The Ideal Gnome Expedition. To 28 December.

Wellingborough

THE IDEAL GNOME EXPEDITION
by David Wood

The Castle To 28 December 2002
10am 16-19 December
2pm 14-19,21-24,26-28 December
7pm 14,20-23,27-28 December
BSL Signed 21 December 2pm
(16-19 December schools performances)
Runs 2hr One interval

TICKETS 01933 270007
Review Timothy Ramsden 12 December

Innocent fun with holidaying garden furniture.This play's been around some time and – like a re-run of once-favourite children's TV - has a certain cuteness. Compared with today's best Christmas shows, delving into folk and fairy tales it's undoubtedly lightweight and middle-of-the-road. Yet, compared with once all-consuming pantomime, it has a clarity of story and character, mixed in with participatory songs and questions.

With their fishing-road and wheelbarrow, garden gnomes Fisher and Wheeler have adorned 'the big one's' garden for years. While humans weekend away (actually in warmer times than Christmas) the pair venture forth on their own vacation, with a cast-out toy duck whose clockwork mechanism they repair.

They meet stray cat Chips, whose streetwise knowledge helps them survive urban dangers, including fearsome Adventure Playground guardian Securidog and the terrors of a roadworks site – sticky tar and the surface-flattening Wacker machine.

And their island in the sun is as mid-road as you can get: a traffic island. It has to do until the holiday ends, and Chips is repaid by finding a new home.

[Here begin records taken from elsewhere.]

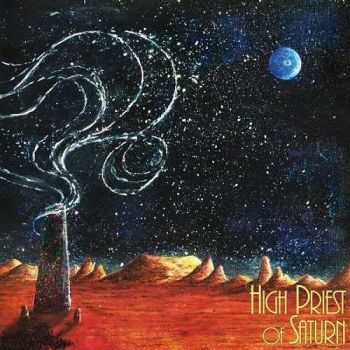 High Priest Of Saturn - Son Of Earth And Sky (2016)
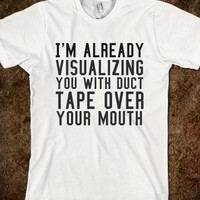 DUCT TAPE OVER YOUR MOUTH. IN MORE STYLES SUCH AS HOODIES, PULLOVER SWEATERS, TANK TOPS AND MORE  (CLICK BUY TO SEE)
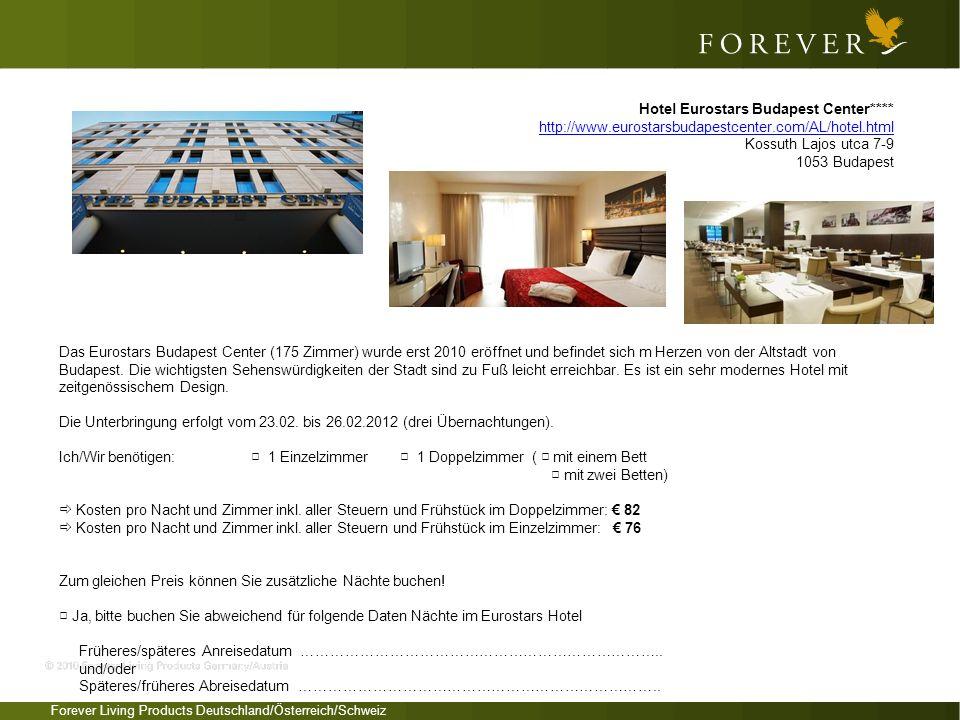Forever Living Products Deutschland/Österreich/Schweiz Das Eurostars Budapest Center (175 Zimmer) wurde erst 2010 eröffnet und befindet sich m Herzen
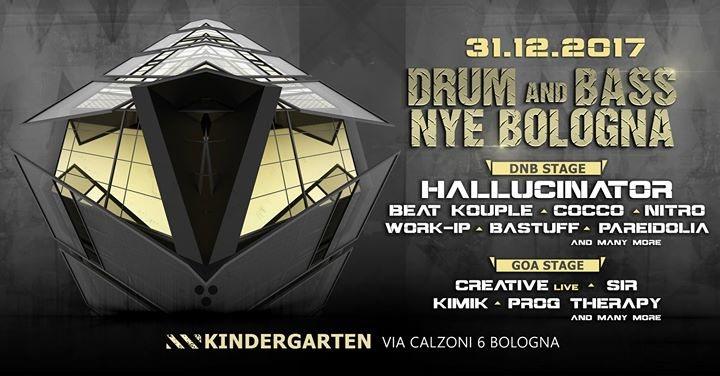 Drum and Bass NYE Bologna / Guest Hallucinator / Kindergarten 31 Dec '17, 23:30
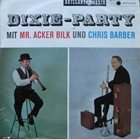 ACKER BILK Dixie-Party Mit Mr. Acker Bilk Und Chris Barber album cover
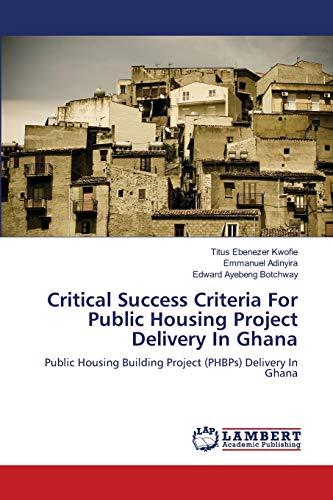 Critical Success Criteria for Public Housing Project: Titus Ebenezer Kwofie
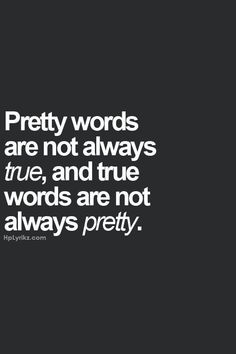 Being honest always hurts less then a lie Pretty Quotes, Love Quotes, Funny Quotes, Inspirational Quotes, Drake Quotes, Picture Quotes, Motivational, Life Truth Quotes, True Feelings Quotes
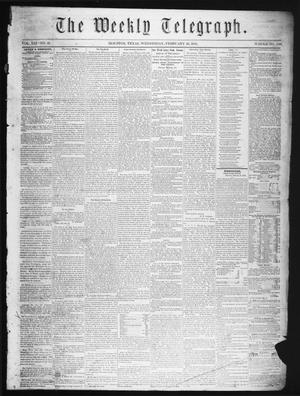 Primary view of object titled 'The Weekly Telegraph (Houston, Tex.), Vol. 21, No. 49, Ed. 1 Wednesday, February 20, 1856'.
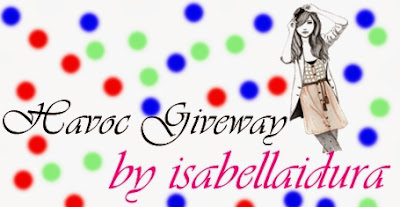 http://isabellaidura.blogspot.com/2014/03/havoc-giveaway-by-isabellaidura.html
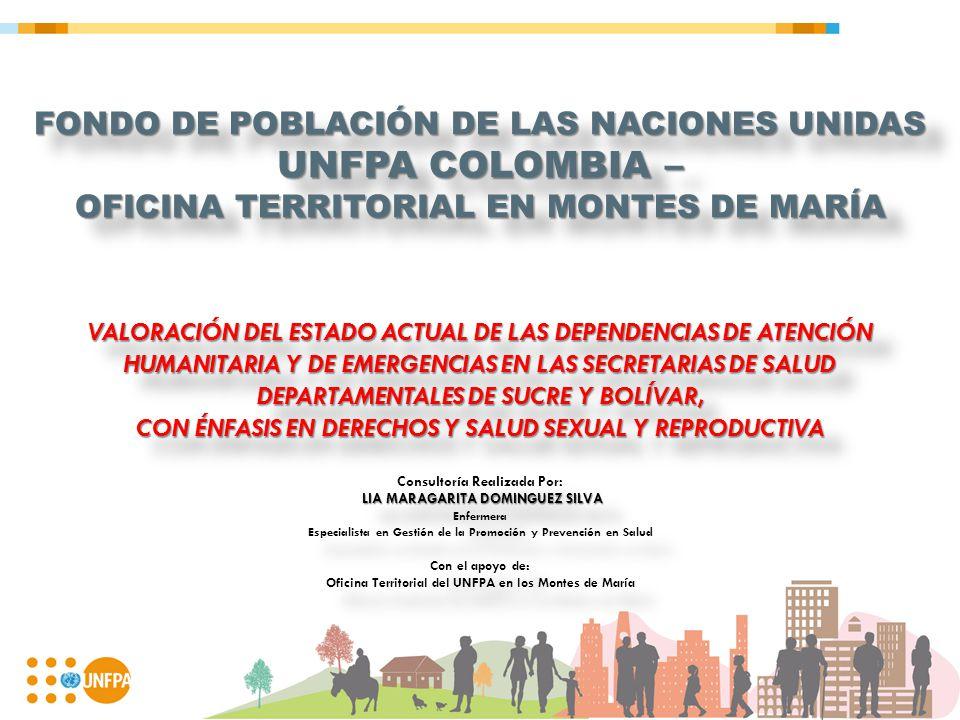 FONDO DE POBLACIÓN DE LAS NACIONES UNIDAS UNFPA COLOMBIA – OFICINA TERRITORIAL EN MONTES DE MARÍA VALORACIÓN DEL ESTADO ACTUAL DE LAS DEPENDENCIAS DE ATENCIÓN HUMANITARIA Y DE EMERGENCIAS EN LAS SECRETARIAS DE SALUD DEPARTAMENTALES DE SUCRE Y BOLÍVAR, CON ÉNFASIS EN DERECHOS Y SALUD SEXUAL Y REPRODUCTIVA Consultoría Realizada Por: LIA MARAGARITA DOMINGUEZ SILVA Enfermera Especialista en Gestión de la Promoción y Prevención en Salud Con el apoyo de: Oficina Territorial del UNFPA en los Montes de María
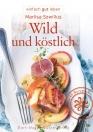 Wild und köstlich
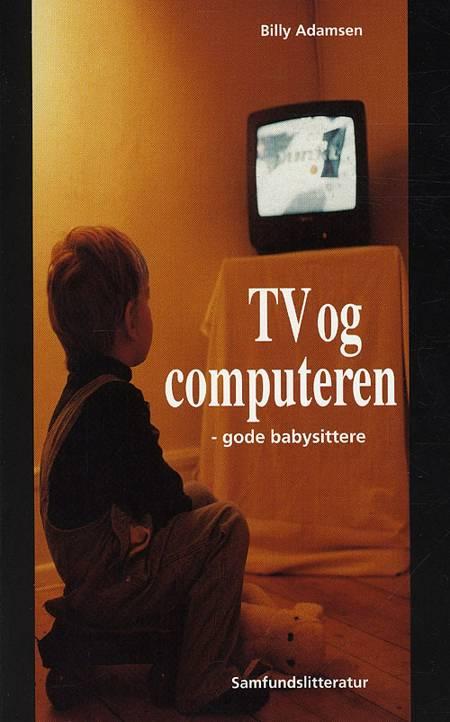 Tv og computeren - gode babysittere af Billy Adamsen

Humans are kept aside as huge shadows and amplified voices. So, it's very much a small creatures' world: like a young child looking at adult society, turning the kind of messy location adults ignore into imaginative adventure locations (it's the human child who objects to her favourite toy Duck being discarded).

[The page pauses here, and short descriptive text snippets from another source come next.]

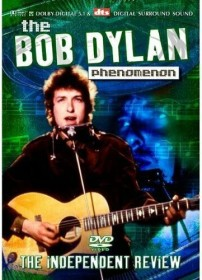 Bob Dylan - Phenomenon: The Independent Review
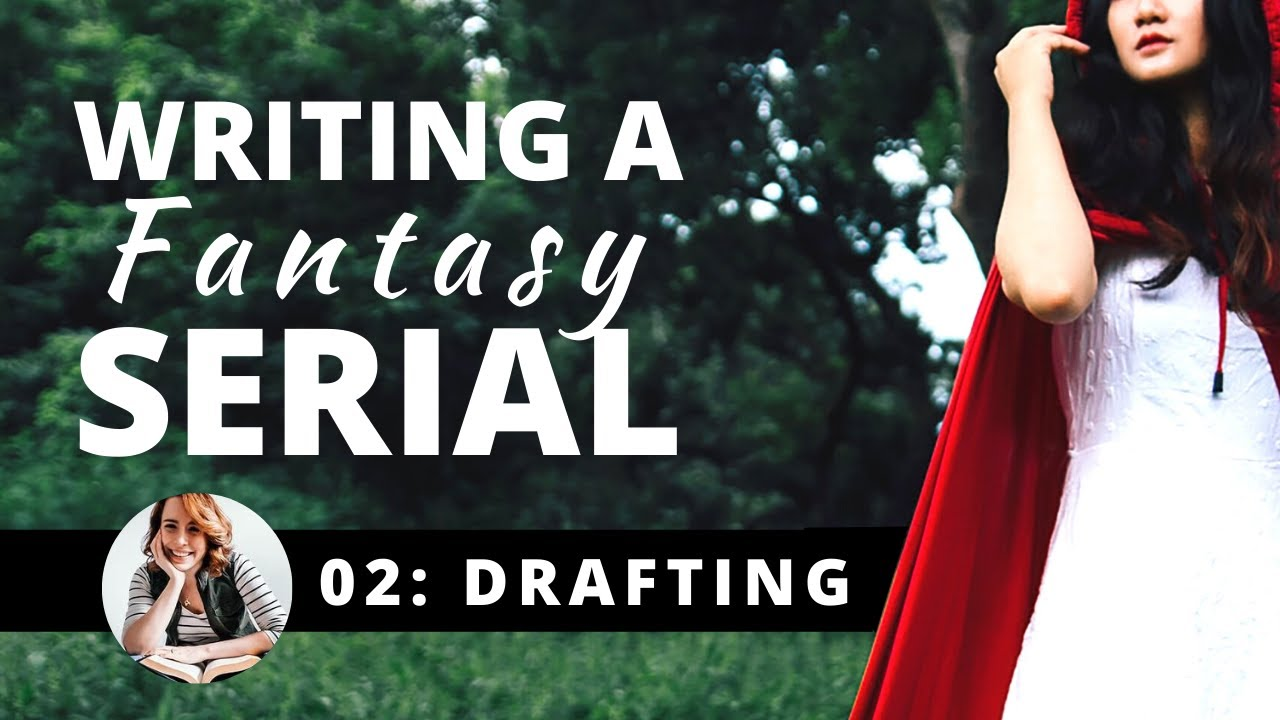 Writing a Fantasy Serial | Part 2: Drafting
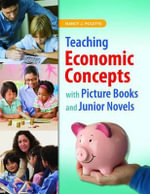 Teaching Economic Concepts with Picture Books and Junior Novels - Nancy J. Polette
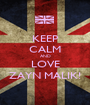 KEEP CALM AND LOVE ZAYN MALIK! - Personalised Poster A1 size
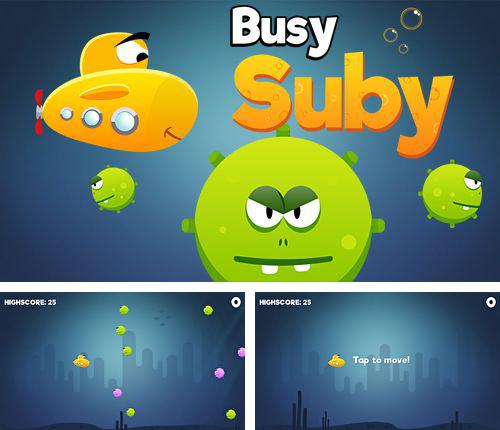 In addition to the game Tony Hawk's: Shred session for iPhone, iPad or iPod, you can also download Busy Suby for free.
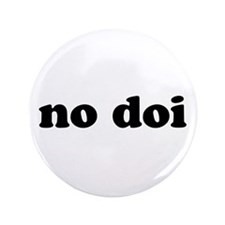 """no doi"" 3.5"" Button"
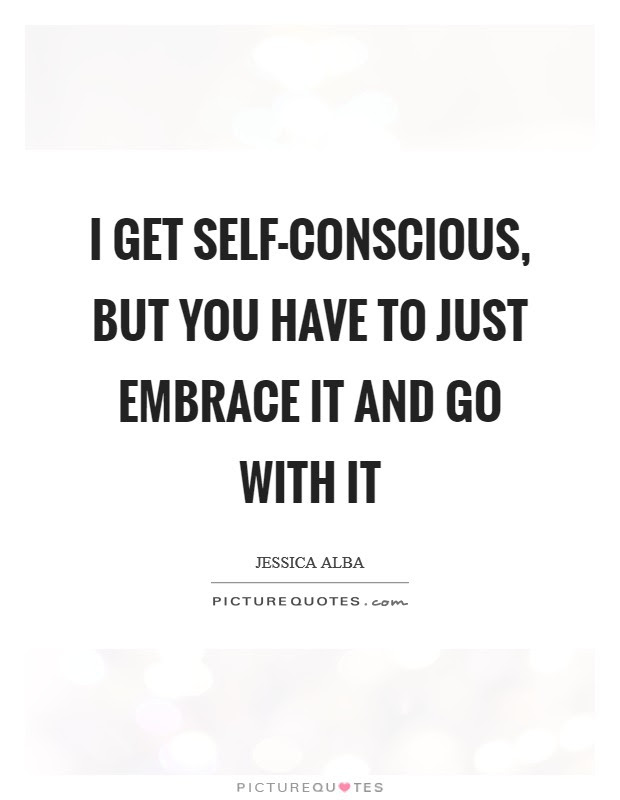 Self Conscious Quotes Sayings Self Conscious Picture Quotes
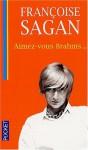 Aimez-Vous Brahms? (French Edition) - Francoise Sagan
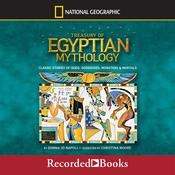 Treasury of Egyptian Mythology: Classic Stories of Gods, Goddesses, Monsters & Mortals Audiobook, by Donna Jo Napoli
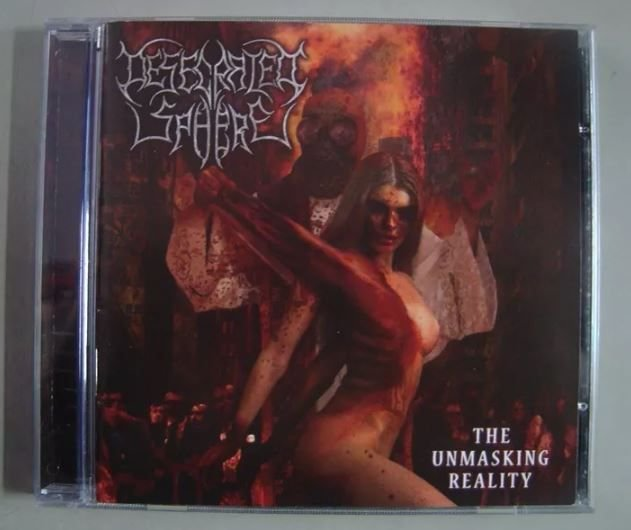Cd Desecrated Sphere - The Unmasking Reality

Situations and songs alike are simple and clear. David Bown's production is slowed at times by the fully-dropped curtain for scene changes but is generally brisk and reliably acted. Key moments in building the idea of trust and danger might have more pointing: should the Gnomes take fearsome Securidog's word he'll help them, and unleash him? As Wacker pounds the tar – he's a machine programmed to do that – how should they respond to a being with such a violent 'nature'?

There are moments too when a scene's subsidiary characters might be more animated. And no cat I know would spend so much of life carrying its tail in its paw as poor Chips.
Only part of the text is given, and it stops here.